RUDOLF HESS. LA DERNIÈRE ÉNIGME DU IIIe REICH
par Pierre Servent. Perrin, 500 p., 25 €.
Depuis quelques années, la biographie de haut dignitaire nazi est devenue un (petit) filon de librairie. C’est au tour de Rudolf Hess d’y avoir droit. Il faut avouer que le destin de celui qui fut un temps désigné comme successeur d’Hitler est nimbé de mystères. Cette biographie vivante et précise aurait d’ailleurs pu être sous-titrée « D’une prison l’autre ». Hess scelle en effet son intimité avec le futur Führer dans la prison de Landsberg après le putsch raté de 1923, accompagnant l’écriture de Mein Kampf. Et il finit sa vie dans celle de Spandau, à Berlin, après plus de quarante années de détention consécutives au procès de Nuremberg. Entre les deux, cet ascète végétarien, propagateur fanatique du catéchisme nazi, chauffeur de stade pour « l’Homme » – c’est ainsi qu’il désigne son idole absolue, Adolf Hitler –, aura accompli l’un des gestes les plus fous de la Seconde Guerre mondiale : le 10 mai 1941, il monte secrètement dans un Messerschmitt et saute en parachute au-dessus de l’Ecosse. Là, il déclare vouloir proposer une paix séparée à l’Angleterre. Coup de folie individuelle ? Intox nazie à quelques semaines de l’opération Barbarossa sur le front de l’Est ? Churchill et les Anglais ne le prennent pas au sérieux.

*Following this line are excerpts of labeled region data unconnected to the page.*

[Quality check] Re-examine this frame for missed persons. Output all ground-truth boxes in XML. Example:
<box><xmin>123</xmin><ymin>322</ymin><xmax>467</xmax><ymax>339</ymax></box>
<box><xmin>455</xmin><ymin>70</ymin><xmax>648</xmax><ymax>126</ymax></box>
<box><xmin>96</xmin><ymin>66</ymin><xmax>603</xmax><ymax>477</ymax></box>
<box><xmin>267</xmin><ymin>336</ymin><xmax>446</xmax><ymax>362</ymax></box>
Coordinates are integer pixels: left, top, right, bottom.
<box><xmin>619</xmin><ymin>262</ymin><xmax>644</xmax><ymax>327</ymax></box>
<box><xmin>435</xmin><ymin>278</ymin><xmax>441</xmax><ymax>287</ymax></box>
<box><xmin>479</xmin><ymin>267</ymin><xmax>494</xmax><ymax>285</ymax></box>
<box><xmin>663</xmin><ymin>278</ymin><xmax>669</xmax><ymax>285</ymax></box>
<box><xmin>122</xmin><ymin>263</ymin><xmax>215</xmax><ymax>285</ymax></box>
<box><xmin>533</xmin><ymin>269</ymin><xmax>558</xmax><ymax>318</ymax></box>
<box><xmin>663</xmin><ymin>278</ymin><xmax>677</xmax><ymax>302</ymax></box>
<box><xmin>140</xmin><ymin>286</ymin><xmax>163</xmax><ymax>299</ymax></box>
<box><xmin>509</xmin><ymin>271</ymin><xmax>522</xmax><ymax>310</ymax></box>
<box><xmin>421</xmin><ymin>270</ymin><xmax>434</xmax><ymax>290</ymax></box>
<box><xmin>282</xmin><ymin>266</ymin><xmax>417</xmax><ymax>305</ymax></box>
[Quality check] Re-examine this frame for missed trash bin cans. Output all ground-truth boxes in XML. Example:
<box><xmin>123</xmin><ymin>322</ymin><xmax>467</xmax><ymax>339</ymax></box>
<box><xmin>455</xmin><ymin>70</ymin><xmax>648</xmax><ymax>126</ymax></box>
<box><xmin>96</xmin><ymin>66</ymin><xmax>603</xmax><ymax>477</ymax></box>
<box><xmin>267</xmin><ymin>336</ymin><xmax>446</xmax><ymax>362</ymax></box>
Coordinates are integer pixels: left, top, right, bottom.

Le « mystère Hess » commence. Pierre Servent examine toutes les hypothèses, écartant les théories conspirationnistes les plus extravagantes qui ont éclos autour de l’étrange Rudolf. Son attitude maniaco-dépressive au procès de Nuremberg n’éclairera guère les choses (même si un chapitre passionnant raconte comment il a tenté de révéler au monde les clauses secrètes du pacte germano-soviétique d’août 1939). Après son suicide, en 1987, les autorités décideront de détruire la prison de Spandau, comme pour faire table rase du passé. A sa place, on construira un supermarché.
18/20
On ignorait tout d’Iñaki Uriarte, critique littéraire né en 1946 à New York au sein d’une famille basque de Saint-Sébastien, établi aujourd’hui à Bilbao. Alors, lire le journal qu’il a tenu de 1999 à 2010… Mais son titre a piqué notre curiosité, et la préface enthousiaste, signée du philosophe-surfeur Frédéric Schiffter, achevé de nous convaincre. Merci du conseil : Bâiller devant Dieu se révèle un bonheur de lecture ! D’emblée, l’Espagnol donne le ton : « J’aime le temps lent, pressé par aucune urgence, je dirais presque à la limite de l’ennui. » Il excelle dans cet exercice de la confession, car la prétention et la gravité lui sont étrangères. Il leur préfère la lucidité, l’observation attentive de son époque, les réflexions – riches d’enseignements – sur la littérature. Avec une élégance mâtinée d’irrévérence, sans nulle grandiloquence. Forcément, Paul Valéry est son maître : « Entre deux mots, il faut choisir le moindre. » Leçon bien retenue par Uriarte pour nous entretenir tant de son chat Borges (surnommé Borgito) que de Schopenhauer, de sa chère plage du Levant à Benidorm que du pessimisme de Nietzsche, des « horribles programmes de la télévision » dont il raffole que des grands auteurs lus et relus. Une compagnie très éclectique où se côtoient Montaigne, Kafka, Chamfort, Pascal, Rimbaud, Balzac, Stendhal, Proust, Truman Capote, Octavio Paz, André Gide, Alberto Manguel, ou encore
« ce sacré névrosé qu’était Tolstoï ». N’ayant jamais entrepris de s’atteler à un roman, le diariste dissèque le genre avec d’autant plus de distance, s’intéressant au mystère des best-sellers, s’amusant aussi des « disputes entre écrivains ». Sous l’apparente légèreté de sa plume, le propos est nourri, passionnant.
« Je suis un mythomane qui aime chercher des noises aux mythes. » Une espèce rare, d’un commerce réjouissant.